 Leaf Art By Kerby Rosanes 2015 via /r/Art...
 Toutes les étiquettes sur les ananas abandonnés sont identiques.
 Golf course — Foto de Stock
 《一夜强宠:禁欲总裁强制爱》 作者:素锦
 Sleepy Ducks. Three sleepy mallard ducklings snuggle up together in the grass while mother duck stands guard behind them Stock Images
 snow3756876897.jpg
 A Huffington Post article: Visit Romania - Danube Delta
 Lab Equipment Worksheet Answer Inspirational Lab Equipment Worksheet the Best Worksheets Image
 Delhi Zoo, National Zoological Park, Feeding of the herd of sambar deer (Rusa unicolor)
#####
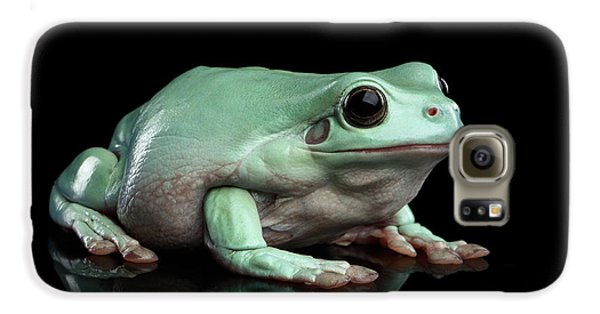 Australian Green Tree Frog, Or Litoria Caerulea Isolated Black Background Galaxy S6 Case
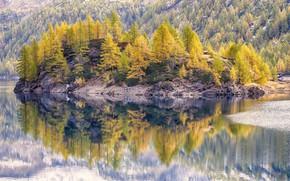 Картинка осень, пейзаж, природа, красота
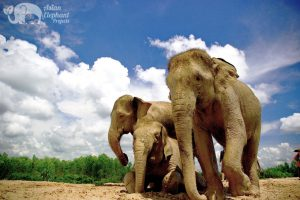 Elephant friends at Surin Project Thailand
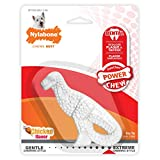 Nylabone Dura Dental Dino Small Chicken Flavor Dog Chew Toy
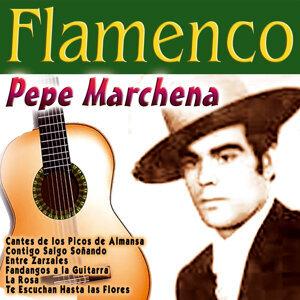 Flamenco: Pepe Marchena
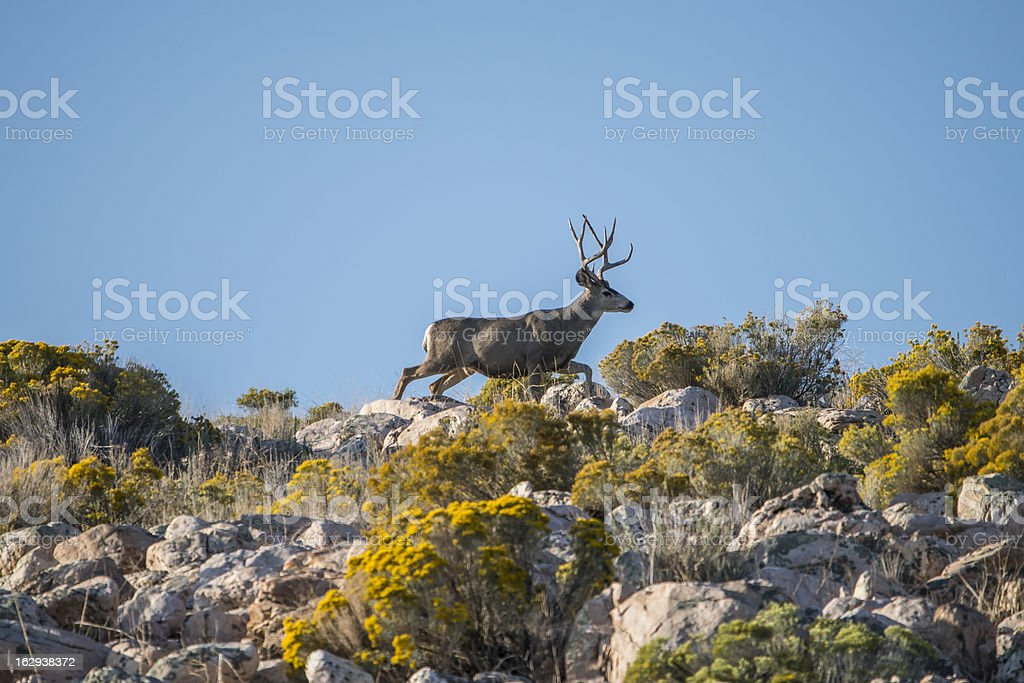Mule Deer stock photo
#####
- _YOUR GOAL_
Please output the lines of the listing above that fall in the stretch from the one with "Leaf Art By Kerby Rosanes 2015 via /r/Art..." through the one with "Lab Equipment Worksheet Answer", exactly and only those.

- _RESULT OF THIS EXERCISE_
 Leaf Art By Kerby Rosanes 2015 via /r/Art...
 Toutes les étiquettes sur les ananas abandonnés sont identiques.
 Golf course — Foto de Stock
 《一夜强宠:禁欲总裁强制爱》 作者:素锦
 Sleepy Ducks. Three sleepy mallard ducklings snuggle up together in the grass while mother duck stands guard behind them Stock Images
 snow3756876897.jpg
 A Huffington Post article: Visit Romania - Danube Delta
 Lab Equipment Worksheet Answer Inspirational Lab Equipment Worksheet the Best Worksheets Image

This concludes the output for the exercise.